_Exercise:_ Quote exactly the lines running from the line with "Starting from closest" to the end of the entries, including both, and nothing else.

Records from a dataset
○ ○ ○ ○ ○ ○ ○

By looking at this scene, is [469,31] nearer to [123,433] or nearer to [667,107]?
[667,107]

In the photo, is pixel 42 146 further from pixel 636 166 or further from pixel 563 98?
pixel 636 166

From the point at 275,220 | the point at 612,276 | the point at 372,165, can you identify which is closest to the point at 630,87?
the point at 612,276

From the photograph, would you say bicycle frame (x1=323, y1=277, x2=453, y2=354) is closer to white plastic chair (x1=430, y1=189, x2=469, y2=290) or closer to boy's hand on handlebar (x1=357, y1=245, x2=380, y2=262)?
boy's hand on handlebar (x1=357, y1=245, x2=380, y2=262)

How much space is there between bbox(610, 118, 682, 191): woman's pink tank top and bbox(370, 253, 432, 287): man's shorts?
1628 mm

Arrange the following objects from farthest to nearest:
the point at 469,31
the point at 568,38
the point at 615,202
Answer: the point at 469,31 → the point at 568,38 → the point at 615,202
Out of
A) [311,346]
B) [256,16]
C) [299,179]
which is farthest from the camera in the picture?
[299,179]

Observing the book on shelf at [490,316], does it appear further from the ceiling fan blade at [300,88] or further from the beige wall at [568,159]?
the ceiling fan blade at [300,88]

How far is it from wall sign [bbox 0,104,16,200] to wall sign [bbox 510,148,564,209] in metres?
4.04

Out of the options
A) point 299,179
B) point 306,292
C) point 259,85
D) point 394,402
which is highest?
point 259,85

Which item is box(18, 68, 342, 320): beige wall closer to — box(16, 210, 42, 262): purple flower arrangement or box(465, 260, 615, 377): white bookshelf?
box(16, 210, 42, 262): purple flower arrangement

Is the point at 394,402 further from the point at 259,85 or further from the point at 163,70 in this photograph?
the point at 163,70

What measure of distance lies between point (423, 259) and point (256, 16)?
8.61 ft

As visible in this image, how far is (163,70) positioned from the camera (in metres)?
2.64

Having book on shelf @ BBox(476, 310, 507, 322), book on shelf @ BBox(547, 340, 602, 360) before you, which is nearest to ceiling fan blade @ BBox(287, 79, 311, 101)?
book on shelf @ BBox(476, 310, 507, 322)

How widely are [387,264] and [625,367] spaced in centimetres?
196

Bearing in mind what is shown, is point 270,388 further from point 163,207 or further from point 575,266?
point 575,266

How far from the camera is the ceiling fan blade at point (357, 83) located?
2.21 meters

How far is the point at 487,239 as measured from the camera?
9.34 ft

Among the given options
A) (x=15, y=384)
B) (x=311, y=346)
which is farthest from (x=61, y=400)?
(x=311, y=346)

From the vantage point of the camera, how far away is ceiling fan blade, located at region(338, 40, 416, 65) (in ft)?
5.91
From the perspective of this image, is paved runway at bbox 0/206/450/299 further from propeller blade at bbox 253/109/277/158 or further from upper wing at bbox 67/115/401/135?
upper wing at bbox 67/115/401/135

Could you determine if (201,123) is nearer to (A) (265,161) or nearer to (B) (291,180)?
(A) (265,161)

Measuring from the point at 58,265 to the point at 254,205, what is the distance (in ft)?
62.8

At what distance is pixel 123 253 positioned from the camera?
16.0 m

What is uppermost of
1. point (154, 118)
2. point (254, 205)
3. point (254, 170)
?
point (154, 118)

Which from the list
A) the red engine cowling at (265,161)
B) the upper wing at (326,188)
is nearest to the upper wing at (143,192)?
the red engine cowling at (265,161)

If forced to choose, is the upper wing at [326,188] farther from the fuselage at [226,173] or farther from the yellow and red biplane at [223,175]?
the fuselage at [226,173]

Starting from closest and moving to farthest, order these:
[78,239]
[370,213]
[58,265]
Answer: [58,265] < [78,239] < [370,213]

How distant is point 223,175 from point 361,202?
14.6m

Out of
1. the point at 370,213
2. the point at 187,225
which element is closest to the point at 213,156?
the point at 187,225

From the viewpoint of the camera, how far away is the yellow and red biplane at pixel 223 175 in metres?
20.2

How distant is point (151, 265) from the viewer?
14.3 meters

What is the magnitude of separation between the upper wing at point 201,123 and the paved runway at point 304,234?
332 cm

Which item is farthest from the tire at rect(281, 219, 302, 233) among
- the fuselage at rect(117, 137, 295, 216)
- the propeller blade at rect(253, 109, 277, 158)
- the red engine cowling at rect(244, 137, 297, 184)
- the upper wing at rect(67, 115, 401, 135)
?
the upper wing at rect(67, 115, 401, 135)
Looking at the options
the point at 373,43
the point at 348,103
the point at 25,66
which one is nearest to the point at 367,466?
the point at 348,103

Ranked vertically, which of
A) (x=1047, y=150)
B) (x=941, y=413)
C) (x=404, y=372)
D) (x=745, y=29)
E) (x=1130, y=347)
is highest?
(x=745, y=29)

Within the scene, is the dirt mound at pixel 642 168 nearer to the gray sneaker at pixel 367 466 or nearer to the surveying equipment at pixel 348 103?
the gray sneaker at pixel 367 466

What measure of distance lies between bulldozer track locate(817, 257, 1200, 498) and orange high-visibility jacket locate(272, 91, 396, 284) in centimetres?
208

○ ○ ○ ○ ○ ○ ○

_Task solution:_
Starting from closest and moving to farthest, order these:
[78,239]
[370,213]
[58,265]
Answer: [58,265] < [78,239] < [370,213]

How distant is point 223,175 from point 361,202?
14.6m

Out of
1. the point at 370,213
2. the point at 187,225
which element is closest to the point at 213,156?
the point at 187,225

From the viewpoint of the camera, how far away is the yellow and red biplane at pixel 223 175 in metres?
20.2

How distant is point (151, 265) from the viewer?
14.3 meters

What is the magnitude of separation between the upper wing at point 201,123 and the paved runway at point 304,234?
332 cm

Which item is farthest from the tire at rect(281, 219, 302, 233) among
- the fuselage at rect(117, 137, 295, 216)
- the propeller blade at rect(253, 109, 277, 158)
- the red engine cowling at rect(244, 137, 297, 184)
- the upper wing at rect(67, 115, 401, 135)
?
the upper wing at rect(67, 115, 401, 135)
Looking at the options
the point at 373,43
the point at 348,103
the point at 25,66
which one is nearest to the point at 367,466?
the point at 348,103

Ranked vertically, which of
A) (x=1047, y=150)
B) (x=941, y=413)
C) (x=404, y=372)
D) (x=745, y=29)
E) (x=1130, y=347)
is highest?
(x=745, y=29)

Within the scene, is the dirt mound at pixel 642 168 nearer to the gray sneaker at pixel 367 466 or nearer to the surveying equipment at pixel 348 103?
the gray sneaker at pixel 367 466

What measure of distance lies between bulldozer track locate(817, 257, 1200, 498) and orange high-visibility jacket locate(272, 91, 396, 284) in centimetres?
208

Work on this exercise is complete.